El equipo PESTAMI de la Universidad Ahmad Dahlan (UAD) ha alcanzado un logro gratificante al avanzar a las semifinales de la Competencia Nacional de Negocios, Gestión y Finanzas (KBMK) de 2026. Este prestigioso evento, organizado por Kemendiktisaintek, sirve como plataforma para que los estudiantes muestren innovaciones orientadas a soluciones centradas en el crecimiento empresarial sostenible y la transformación digital.

Centrándose en el área de Comercialización de Investigación y Tecnología Apropiada (KOMRISTEK), el equipo desarrolló un concepto de economía circular al transformar residuos de cáscaras y tallos de plátano en un producto alimenticio en forma de fideos. Esta innovación, alineada con los principios ambientales, sociales y de gobernanza (ESG), nació de la observación profunda de los estudiantes sobre la abundancia de residuos del procesamiento del plátano que hasta ahora no habían sido gestionados de manera óptima por los agricultores ni las industrias locales.

ENTRADAS PROPORCIONADAS:
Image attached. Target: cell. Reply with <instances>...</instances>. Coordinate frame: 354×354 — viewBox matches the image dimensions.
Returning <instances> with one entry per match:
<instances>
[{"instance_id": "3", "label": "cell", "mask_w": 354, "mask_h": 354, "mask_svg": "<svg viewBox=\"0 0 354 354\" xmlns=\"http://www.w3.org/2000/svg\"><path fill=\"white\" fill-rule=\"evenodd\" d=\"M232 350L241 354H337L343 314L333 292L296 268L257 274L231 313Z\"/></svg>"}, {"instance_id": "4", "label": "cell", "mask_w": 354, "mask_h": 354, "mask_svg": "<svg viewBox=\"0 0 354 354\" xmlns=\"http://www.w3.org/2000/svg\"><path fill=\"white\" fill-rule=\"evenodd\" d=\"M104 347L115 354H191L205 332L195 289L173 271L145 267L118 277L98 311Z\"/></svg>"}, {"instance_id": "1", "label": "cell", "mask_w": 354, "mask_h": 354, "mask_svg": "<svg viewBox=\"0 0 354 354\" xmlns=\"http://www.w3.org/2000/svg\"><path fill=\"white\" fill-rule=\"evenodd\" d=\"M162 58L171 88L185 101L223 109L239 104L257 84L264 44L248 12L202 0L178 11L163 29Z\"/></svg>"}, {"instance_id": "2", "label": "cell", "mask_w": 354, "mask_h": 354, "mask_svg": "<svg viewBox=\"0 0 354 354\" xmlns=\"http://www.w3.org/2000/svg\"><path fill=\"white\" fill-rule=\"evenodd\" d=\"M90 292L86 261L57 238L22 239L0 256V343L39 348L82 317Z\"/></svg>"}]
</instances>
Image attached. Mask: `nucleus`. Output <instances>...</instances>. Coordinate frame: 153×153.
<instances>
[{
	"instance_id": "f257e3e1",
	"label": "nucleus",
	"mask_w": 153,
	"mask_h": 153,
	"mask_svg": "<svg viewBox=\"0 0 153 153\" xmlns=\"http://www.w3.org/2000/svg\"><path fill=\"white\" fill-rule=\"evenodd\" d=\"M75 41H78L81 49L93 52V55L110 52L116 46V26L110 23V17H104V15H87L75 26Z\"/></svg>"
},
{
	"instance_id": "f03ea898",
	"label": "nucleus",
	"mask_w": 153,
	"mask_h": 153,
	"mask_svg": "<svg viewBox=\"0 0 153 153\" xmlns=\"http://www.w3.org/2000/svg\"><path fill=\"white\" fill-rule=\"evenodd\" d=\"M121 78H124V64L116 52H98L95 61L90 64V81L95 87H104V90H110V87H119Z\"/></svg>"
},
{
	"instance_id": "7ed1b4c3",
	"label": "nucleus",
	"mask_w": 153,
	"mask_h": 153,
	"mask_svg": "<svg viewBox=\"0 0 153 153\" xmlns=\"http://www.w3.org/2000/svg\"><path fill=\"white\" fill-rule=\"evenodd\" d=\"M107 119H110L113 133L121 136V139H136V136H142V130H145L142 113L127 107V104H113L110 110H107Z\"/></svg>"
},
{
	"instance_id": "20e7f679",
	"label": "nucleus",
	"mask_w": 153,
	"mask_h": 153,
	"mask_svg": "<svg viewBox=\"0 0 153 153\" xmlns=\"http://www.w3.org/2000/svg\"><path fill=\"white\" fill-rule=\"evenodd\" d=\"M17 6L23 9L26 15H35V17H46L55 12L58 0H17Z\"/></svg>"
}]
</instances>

ORDEN DE TRABAJO 1:
Extraiga del texto de estudio todo lo que va desde "El equipo PESTAMI" hasta "la transformación digital.".
ORDEN DE TRABAJO 2:
De acuerdo con el texto de estudio, ¿a qué se debe que el equipo haya desarrollado su innovación con residuos de plátano? Responda en una a tres oraciones.
ORDEN DE TRABAJO 3:
Conteste estas preguntas a partir del texto de estudio:
(a) ¿Quién organiza la KBMK de 2026?
(b) ¿A qué fase de la competencia avanzó el equipo PESTAMI?
(c) ¿En qué forma se presenta el producto alimenticio elaborado con cáscaras y tallos de plátano?

RESPUESTA DEL EJERCICIO 1:
El equipo PESTAMI de la Universidad Ahmad Dahlan (UAD) ha alcanzado un logro gratificante al avanzar a las semifinales de la Competencia Nacional de Negocios, Gestión y Finanzas (KBMK) de 2026. Este prestigioso evento, organizado por Kemendiktisaintek, sirve como plataforma para que los estudiantes muestren innovaciones orientadas a soluciones centradas en el crecimiento empresarial sostenible y la transformación digital.

RESPUESTA DEL EJERCICIO 2:
La innovación nació de la observación profunda de los estudiantes sobre la abundancia de residuos del procesamiento del plátano. Hasta ahora, esos residuos no habían sido gestionados de manera óptima por los agricultores ni por las industrias locales.

RESPUESTA DEL EJERCICIO 3:
(a) Kemendiktisaintek.
(b) A las semifinales.
(c) En forma de fideos.